Marianne Faithfull in Ghost Story (1974)
Ghost Story (aka Madhouse Mansion) is an interesting low-budget independent horror film made in 1974 by the British director and producer Stephen Weeks. The film tells the story of a small group of privileged young men in the 1930s that gather together for a weekend in the country at a sprawling British estate. As soon as they arrive personality clashes, petty arguments, and the gloomy environment start to wear on everyone’s nerves. To make matters worse, the estate’s owner (Murray Melvin) neglects to mention that the place might be haunted.
When evening arrives one of the men (Larry Dann) begins having strange dreams and visions involving a creepy doll and the ghost of a beautiful young woman (Marianne Faithfull). As the story progresses the tenuous ties that bind the men together begin to unravel and the strange visions become more and more vivid until they threaten to drive them mad.
The film suffers from its low-budget, Stephen Weeks’ somewhat lackluster direction and a distracting score by composer Ron Geesin who viewers might recognize from his work with Pink Floyd and Roger Waters. Weeks is very capable of creating an unsettling mood but has trouble sustaining it for any substantial period of time. In turn the haunting and eerie moments found in Ghost Story quickly fizzle out instead of gaining momentum.
Besides the problems I had with the direction, I still think Ghost Story is a highly entertaining supernatural thriller with a fascinating premise. It contains some memorable scenes and dabbles in all sorts of interesting topics that piqued my morbid interests including incest, madness and the arcane arts but unfortunately the script never fully commits to any of them in depth.
Top: Larry Dann and Murray Melvin
Bottom: Vivian Mackerall and Leigh Lawson
My favorite thing about Ghost Story was rock goddess Marianne Faithfull’s wonderful performance as a ghostly apparition. I adore Faithfull and she’s perfectly cast here as the tortured, yet lovely and effervescent Sophy. Faithfull does a wonderful job of injecting the film with some much-needed vitality, mystique, and charm. The rest of the cast is good but they often seem uncommitted to the material. The talented actress and Hammer regular Barbara Shelley also has a small role as the matron of a madhouse but unfortunately, she’s not given much screen time.
Faithfull had just overcome a rough patch in her personal life when she made Ghost Story. After her relationship with the Rolling Stone’s frontman Mick Jagger ended she lost custody of her young son and became addicted to heroin. Thankfully she managed to pull herself together with the help of some friends and started acting again in television. Before making Ghost Story she had appeared in numerous stage productions and had memorable roles in films like Made in U.S.A. (Jean-Luc Godard; 1960), I’ll Never Forget What’s ‘is Name (Michael Winner; 1967) and The Girl on a Motorcycle (Jack Cardiff; 1968).

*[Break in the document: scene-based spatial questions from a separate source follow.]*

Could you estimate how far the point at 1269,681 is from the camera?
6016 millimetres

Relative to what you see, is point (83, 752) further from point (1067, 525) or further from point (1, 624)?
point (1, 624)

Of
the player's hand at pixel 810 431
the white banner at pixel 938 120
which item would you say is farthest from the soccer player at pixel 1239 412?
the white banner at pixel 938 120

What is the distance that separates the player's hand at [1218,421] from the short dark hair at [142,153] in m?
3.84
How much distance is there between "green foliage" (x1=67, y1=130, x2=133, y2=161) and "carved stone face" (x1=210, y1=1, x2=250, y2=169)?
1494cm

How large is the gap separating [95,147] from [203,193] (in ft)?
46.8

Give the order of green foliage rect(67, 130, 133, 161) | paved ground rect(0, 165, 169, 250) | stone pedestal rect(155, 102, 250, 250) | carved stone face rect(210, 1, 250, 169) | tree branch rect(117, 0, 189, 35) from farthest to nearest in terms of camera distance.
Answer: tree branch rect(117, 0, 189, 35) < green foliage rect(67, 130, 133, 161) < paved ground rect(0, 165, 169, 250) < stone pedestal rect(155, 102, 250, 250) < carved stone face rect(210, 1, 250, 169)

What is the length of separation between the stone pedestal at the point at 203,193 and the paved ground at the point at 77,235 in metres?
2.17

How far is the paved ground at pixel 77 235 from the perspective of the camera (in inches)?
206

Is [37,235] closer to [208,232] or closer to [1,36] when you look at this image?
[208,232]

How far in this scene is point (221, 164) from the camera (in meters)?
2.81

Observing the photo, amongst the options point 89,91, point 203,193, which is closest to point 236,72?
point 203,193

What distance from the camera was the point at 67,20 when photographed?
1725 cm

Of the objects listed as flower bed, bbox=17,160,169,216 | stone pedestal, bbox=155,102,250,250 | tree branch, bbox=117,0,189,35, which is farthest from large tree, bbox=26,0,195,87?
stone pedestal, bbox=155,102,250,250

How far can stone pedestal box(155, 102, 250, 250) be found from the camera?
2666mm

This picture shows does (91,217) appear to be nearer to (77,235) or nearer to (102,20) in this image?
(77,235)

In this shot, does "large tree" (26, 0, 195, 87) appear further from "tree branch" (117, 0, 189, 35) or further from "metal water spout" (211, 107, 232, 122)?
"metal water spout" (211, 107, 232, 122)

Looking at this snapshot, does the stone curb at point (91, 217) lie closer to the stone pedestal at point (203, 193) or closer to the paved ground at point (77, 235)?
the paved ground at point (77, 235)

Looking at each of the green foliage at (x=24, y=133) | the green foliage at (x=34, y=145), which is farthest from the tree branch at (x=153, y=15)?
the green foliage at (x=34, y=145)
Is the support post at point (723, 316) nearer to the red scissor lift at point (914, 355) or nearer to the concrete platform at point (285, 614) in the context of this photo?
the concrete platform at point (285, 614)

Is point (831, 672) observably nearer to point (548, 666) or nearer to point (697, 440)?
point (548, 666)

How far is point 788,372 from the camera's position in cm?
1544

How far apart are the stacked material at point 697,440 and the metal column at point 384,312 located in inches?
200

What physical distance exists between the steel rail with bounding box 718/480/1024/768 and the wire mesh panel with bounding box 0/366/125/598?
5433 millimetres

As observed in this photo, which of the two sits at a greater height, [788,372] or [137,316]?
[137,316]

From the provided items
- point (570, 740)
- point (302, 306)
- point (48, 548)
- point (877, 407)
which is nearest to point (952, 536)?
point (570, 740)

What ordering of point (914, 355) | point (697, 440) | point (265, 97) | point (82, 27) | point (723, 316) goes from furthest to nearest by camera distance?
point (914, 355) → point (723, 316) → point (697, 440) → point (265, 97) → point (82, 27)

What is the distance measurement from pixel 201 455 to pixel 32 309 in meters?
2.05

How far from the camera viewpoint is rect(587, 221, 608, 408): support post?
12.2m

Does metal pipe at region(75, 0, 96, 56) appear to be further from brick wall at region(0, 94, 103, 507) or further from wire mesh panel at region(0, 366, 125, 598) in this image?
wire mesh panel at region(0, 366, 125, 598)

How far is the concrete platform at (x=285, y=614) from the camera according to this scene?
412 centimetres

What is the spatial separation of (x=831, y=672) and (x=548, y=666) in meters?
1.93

Director Stephen Weeks had only made a few films before making Ghost Story in 1974, including the entertaining Amicus production I, Monster (1971), which was based on Robert Louis Stevenson’s classic horror novel Dr. Jekyll & Mr. Hyde and starred Christopher Lee. The independently made Ghost Story has a much more adult script but it lacks the raw energy found in I, Monster. Despite my complaints, both of the director’s horror films are well worth seeking out if you enjoy British thrillers with a gothic sensibility and period setting.
Ghost Story is only available on video at the moment and the prints I’ve come across are damaged and distorted. I, Monster is available on DVD from Image Entertainment but the quality isn’t much better. Both films would greatly benefit from being restored and I’m sure I would enjoy them more if I was able to see them under better circumstances. Hopefully, that will happen in the future.